Work instructions: Output exactly the lines that run from the line with "How great a" to the end of the material, both ends included, and no other lines.

Data for this task:
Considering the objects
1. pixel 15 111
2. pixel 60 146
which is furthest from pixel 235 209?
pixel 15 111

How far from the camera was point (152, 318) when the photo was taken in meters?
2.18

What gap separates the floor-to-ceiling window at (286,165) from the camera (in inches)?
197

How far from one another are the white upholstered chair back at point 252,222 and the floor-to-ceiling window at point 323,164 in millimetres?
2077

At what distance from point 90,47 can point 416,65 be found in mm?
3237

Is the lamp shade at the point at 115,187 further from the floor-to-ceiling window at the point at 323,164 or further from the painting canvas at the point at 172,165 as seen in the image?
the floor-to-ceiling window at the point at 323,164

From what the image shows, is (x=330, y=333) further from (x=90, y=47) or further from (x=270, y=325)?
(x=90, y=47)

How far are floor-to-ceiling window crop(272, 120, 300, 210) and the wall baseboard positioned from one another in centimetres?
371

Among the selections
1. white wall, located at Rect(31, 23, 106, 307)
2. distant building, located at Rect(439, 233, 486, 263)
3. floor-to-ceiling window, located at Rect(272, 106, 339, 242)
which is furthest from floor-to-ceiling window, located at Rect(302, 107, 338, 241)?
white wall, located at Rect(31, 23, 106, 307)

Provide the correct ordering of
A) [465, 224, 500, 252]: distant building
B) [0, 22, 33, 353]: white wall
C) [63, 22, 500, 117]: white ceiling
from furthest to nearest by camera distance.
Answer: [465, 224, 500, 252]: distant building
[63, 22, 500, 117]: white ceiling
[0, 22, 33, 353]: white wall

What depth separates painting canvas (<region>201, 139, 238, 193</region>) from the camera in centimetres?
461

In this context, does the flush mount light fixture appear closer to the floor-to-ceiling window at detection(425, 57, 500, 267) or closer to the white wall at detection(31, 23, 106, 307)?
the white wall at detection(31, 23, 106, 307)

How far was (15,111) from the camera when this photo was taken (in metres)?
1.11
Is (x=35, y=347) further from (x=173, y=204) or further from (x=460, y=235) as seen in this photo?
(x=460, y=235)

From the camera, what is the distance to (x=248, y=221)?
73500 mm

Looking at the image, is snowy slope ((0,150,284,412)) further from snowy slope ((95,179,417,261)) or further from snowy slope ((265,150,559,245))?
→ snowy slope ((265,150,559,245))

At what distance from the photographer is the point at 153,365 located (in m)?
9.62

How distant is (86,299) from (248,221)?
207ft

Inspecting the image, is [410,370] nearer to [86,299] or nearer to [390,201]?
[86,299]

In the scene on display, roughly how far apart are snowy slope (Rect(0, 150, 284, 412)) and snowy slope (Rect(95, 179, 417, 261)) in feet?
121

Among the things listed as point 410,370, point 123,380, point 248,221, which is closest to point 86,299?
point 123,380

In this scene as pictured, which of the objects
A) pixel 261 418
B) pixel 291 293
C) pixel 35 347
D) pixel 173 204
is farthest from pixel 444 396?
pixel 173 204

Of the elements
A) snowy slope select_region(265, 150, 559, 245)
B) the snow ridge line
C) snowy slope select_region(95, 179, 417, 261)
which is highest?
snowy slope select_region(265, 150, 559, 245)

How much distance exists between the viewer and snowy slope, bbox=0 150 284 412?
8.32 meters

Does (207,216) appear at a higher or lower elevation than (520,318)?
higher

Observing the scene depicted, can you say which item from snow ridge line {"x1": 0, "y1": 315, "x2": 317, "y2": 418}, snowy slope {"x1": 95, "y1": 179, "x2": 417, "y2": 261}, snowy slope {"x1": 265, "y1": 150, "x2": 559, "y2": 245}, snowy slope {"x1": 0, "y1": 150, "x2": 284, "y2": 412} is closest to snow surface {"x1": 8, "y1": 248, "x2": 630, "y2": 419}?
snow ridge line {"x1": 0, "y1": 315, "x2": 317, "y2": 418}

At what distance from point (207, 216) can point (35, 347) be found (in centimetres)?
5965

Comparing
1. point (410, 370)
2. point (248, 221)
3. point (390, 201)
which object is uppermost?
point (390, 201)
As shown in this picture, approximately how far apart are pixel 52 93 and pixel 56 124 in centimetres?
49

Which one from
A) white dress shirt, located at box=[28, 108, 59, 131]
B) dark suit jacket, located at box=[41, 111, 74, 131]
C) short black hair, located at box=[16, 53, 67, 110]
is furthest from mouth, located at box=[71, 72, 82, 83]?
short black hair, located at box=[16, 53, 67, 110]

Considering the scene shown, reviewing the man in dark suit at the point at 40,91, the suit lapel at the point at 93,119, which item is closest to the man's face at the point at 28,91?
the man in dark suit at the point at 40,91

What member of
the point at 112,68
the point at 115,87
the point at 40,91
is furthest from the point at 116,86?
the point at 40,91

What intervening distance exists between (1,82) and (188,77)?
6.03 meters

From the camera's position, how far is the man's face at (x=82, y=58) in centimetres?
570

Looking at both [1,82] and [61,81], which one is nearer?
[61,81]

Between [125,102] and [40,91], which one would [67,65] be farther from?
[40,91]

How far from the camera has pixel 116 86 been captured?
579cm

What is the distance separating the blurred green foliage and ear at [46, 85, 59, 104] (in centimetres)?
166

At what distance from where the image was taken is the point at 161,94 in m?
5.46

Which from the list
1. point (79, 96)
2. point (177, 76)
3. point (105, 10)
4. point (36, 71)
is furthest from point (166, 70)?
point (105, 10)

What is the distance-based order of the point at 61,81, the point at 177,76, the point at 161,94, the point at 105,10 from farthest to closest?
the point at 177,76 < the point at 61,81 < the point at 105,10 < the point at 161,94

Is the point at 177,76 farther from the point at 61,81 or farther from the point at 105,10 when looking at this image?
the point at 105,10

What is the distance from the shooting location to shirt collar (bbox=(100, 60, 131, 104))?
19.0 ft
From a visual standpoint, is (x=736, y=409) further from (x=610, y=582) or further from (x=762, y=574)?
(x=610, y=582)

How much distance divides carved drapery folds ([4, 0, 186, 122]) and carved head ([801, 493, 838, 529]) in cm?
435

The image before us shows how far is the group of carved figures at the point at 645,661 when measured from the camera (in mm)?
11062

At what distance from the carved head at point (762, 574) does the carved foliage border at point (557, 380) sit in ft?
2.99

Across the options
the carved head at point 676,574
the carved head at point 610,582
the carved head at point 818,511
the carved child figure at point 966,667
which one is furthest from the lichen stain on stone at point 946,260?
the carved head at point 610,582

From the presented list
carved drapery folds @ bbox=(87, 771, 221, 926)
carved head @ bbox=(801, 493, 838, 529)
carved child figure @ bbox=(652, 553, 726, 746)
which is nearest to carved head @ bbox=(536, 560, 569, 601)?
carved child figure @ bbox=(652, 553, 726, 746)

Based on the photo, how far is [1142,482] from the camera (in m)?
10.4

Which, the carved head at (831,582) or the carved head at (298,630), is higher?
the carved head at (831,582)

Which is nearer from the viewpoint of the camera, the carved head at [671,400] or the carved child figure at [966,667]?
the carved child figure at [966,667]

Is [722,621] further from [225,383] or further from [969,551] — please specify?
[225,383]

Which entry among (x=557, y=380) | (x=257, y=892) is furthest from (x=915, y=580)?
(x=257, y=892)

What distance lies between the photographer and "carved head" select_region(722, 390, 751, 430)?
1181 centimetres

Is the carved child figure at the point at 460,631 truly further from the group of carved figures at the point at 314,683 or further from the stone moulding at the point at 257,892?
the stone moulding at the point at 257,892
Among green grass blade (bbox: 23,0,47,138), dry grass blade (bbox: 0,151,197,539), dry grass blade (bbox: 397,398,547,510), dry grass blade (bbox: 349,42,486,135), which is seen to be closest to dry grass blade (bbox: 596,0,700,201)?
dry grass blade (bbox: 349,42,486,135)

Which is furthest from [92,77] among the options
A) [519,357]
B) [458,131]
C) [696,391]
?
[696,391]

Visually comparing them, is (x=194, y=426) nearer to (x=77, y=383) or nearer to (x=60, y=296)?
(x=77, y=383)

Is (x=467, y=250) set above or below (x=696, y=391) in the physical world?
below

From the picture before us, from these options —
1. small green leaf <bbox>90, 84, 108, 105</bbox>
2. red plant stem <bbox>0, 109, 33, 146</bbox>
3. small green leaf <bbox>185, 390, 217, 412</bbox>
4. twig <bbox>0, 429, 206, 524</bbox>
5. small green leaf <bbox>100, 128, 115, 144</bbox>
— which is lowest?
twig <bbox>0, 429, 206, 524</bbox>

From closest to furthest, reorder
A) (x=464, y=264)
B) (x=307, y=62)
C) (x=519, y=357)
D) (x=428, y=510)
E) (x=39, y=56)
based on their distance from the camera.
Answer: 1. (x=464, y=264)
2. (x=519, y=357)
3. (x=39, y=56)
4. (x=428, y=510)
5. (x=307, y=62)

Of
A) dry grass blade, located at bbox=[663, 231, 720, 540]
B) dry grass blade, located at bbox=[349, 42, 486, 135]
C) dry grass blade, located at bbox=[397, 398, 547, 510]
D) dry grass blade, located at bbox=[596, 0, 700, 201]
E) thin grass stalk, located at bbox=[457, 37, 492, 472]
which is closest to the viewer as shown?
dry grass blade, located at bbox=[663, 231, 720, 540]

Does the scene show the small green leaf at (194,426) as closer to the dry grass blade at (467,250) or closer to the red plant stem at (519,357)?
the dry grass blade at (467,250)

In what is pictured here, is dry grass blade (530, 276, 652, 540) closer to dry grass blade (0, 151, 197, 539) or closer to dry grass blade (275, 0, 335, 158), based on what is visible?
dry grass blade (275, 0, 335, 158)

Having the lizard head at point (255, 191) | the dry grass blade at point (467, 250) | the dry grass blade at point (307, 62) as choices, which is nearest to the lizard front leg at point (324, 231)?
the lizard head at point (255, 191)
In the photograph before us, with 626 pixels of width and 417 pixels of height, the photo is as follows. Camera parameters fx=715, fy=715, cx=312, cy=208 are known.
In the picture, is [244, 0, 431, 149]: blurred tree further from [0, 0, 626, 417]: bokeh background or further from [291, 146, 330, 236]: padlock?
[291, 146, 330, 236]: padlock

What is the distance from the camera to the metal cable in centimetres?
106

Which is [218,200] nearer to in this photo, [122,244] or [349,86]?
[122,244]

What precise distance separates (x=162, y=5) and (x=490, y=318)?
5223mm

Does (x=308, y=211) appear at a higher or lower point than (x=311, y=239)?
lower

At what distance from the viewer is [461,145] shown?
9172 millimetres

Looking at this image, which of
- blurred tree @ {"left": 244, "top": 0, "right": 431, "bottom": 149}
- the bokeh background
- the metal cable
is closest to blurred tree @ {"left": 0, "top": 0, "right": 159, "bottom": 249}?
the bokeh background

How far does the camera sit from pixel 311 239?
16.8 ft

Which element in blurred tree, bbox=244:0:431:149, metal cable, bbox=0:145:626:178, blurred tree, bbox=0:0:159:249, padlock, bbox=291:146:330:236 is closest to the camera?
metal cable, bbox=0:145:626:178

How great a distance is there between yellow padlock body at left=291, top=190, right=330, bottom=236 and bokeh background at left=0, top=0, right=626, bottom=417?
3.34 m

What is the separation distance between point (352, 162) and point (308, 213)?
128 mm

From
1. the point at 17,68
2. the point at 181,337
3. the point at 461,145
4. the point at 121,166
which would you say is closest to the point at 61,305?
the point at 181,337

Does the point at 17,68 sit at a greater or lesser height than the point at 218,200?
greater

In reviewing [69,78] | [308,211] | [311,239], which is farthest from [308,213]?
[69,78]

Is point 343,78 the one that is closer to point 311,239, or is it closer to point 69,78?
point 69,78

Written reply:
How great a distance is there between yellow padlock body at left=291, top=190, right=330, bottom=236 and bokeh background at left=0, top=0, right=626, bottom=417?
3.34 m

What is the separation distance between point (352, 162) and point (308, 213)?
128 mm

From
1. the point at 17,68
2. the point at 181,337
3. the point at 461,145
4. the point at 121,166
which would you say is closest to the point at 61,305?
the point at 181,337

Does the point at 17,68 sit at a greater or lesser height than the point at 218,200?
greater

In reviewing [69,78] | [308,211] | [311,239], which is farthest from [308,213]?
[69,78]

Is point 343,78 the one that is closer to point 311,239, or is it closer to point 69,78?
point 69,78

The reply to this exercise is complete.